Record extracts
***
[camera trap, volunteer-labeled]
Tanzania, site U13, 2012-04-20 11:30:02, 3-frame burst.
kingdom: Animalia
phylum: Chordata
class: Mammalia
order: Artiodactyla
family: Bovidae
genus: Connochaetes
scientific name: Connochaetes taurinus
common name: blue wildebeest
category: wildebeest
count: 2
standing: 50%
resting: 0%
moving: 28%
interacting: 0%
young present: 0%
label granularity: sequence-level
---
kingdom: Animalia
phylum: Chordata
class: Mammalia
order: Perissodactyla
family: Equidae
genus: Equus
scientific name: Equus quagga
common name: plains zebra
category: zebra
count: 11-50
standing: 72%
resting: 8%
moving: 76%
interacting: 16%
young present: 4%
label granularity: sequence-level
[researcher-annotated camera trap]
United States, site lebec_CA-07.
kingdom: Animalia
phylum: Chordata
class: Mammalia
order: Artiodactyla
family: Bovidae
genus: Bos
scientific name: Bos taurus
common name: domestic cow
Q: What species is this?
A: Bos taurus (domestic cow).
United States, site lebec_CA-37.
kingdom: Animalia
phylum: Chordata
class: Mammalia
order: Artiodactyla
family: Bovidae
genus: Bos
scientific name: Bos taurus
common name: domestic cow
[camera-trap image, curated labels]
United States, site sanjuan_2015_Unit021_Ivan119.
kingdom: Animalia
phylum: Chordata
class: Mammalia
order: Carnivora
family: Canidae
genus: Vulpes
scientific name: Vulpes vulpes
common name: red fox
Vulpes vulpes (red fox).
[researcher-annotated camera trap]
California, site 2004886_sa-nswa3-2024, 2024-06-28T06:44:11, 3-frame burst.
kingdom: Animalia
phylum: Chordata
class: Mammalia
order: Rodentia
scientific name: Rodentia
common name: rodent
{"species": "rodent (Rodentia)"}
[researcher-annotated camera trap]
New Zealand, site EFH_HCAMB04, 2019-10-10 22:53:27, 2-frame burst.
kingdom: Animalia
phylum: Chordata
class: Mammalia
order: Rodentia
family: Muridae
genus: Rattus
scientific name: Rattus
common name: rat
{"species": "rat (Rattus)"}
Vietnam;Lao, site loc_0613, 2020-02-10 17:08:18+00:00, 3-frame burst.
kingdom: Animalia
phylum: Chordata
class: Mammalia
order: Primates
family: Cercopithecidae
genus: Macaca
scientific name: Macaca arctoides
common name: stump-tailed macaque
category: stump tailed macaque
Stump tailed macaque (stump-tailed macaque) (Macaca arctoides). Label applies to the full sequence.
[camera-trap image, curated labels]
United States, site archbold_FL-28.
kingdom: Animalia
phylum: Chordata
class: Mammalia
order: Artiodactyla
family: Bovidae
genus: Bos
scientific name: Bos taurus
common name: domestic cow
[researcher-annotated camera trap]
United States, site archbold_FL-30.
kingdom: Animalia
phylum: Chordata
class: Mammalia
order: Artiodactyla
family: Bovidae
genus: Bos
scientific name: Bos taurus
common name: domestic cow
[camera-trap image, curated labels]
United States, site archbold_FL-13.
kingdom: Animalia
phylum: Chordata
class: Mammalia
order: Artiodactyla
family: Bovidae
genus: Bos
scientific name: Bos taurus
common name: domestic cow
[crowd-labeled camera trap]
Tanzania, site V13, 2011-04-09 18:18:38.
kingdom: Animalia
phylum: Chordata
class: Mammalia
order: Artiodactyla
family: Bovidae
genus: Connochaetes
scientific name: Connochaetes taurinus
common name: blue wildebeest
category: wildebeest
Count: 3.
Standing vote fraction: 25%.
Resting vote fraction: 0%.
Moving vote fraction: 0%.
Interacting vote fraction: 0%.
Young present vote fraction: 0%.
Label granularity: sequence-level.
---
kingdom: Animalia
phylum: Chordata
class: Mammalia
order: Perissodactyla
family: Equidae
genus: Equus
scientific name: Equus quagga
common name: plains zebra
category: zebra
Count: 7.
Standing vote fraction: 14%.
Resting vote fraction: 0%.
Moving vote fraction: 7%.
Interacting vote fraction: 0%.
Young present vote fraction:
***
Work to be completed
Reproduce the data exactly, character for character.

Output below
[camera trap, volunteer-labeled]
Tanzania, site U13, 2012-04-20 11:30:02, 3-frame burst.
kingdom: Animalia
phylum: Chordata
class: Mammalia
order: Artiodactyla
family: Bovidae
genus: Connochaetes
scientific name: Connochaetes taurinus
common name: blue wildebeest
category: wildebeest
count: 2
standing: 50%
resting: 0%
moving: 28%
interacting: 0%
young present: 0%
label granularity: sequence-level
---
kingdom: Animalia
phylum: Chordata
class: Mammalia
order: Perissodactyla
family: Equidae
genus: Equus
scientific name: Equus quagga
common name: plains zebra
category: zebra
count: 11-50
standing: 72%
resting: 8%
moving: 76%
interacting: 16%
young present: 4%
label granularity: sequence-level
[researcher-annotated camera trap]
United States, site lebec_CA-07.
kingdom: Animalia
phylum: Chordata
class: Mammalia
order: Artiodactyla
family: Bovidae
genus: Bos
scientific name: Bos taurus
common name: domestic cow
Q: What species is this?
A: Bos taurus (domestic cow).
United States, site lebec_CA-37.
kingdom: Animalia
phylum: Chordata
class: Mammalia
order: Artiodactyla
family: Bovidae
genus: Bos
scientific name: Bos taurus
common name: domestic cow
[camera-trap image, curated labels]
United States, site sanjuan_2015_Unit021_Ivan119.
kingdom: Animalia
phylum: Chordata
class: Mammalia
order: Carnivora
family: Canidae
genus: Vulpes
scientific name: Vulpes vulpes
common name: red fox
Vulpes vulpes (red fox).
[researcher-annotated camera trap]
California, site 2004886_sa-nswa3-2024, 2024-06-28T06:44:11, 3-frame burst.
kingdom: Animalia
phylum: Chordata
class: Mammalia
order: Rodentia
scientific name: Rodentia
common name: rodent
{"species": "rodent (Rodentia)"}
[researcher-annotated camera trap]
New Zealand, site EFH_HCAMB04, 2019-10-10 22:53:27, 2-frame burst.
kingdom: Animalia
phylum: Chordata
class: Mammalia
order: Rodentia
family: Muridae
genus: Rattus
scientific name: Rattus
common name: rat
{"species": "rat (Rattus)"}
Vietnam;Lao, site loc_0613, 2020-02-10 17:08:18+00:00, 3-frame burst.
kingdom: Animalia
phylum: Chordata
class: Mammalia
order: Primates
family: Cercopithecidae
genus: Macaca
scientific name: Macaca arctoides
common name: stump-tailed macaque
category: stump tailed macaque
Stump tailed macaque (stump-tailed macaque) (Macaca arctoides). Label applies to the full sequence.
[camera-trap image, curated labels]
United States, site archbold_FL-28.
kingdom: Animalia
phylum: Chordata
class: Mammalia
order: Artiodactyla
family: Bovidae
genus: Bos
scientific name: Bos taurus
common name: domestic cow
[researcher-annotated camera trap]
United States, site archbold_FL-30.
kingdom: Animalia
phylum: Chordata
class: Mammalia
order: Artiodactyla
family: Bovidae
genus: Bos
scientific name: Bos taurus
common name: domestic cow
[camera-trap image, curated labels]
United States, site archbold_FL-13.
kingdom: Animalia
phylum: Chordata
class: Mammalia
order: Artiodactyla
family: Bovidae
genus: Bos
scientific name: Bos taurus
common name: domestic cow
[crowd-labeled camera trap]
Tanzania, site V13, 2011-04-09 18:18:38.
kingdom: Animalia
phylum: Chordata
class: Mammalia
order: Artiodactyla
family: Bovidae
genus: Connochaetes
scientific name: Connochaetes taurinus
common name: blue wildebeest
category: wildebeest
Count: 3.
Standing vote fraction: 25%.
Resting vote fraction: 0%.
Moving vote fraction: 0%.
Interacting vote fraction: 0%.
Young present vote fraction: 0%.
Label granularity: sequence-level.
---
kingdom: Animalia
phylum: Chordata
class: Mammalia
order: Perissodactyla
family: Equidae
genus: Equus
scientific name: Equus quagga
common name: plains zebra
category: zebra
Count: 7.
Standing vote fraction: 14%.
Resting vote fraction: 0%.
Moving vote fraction: 7%.
Interacting vote fraction: 0%.
Young present vote fraction:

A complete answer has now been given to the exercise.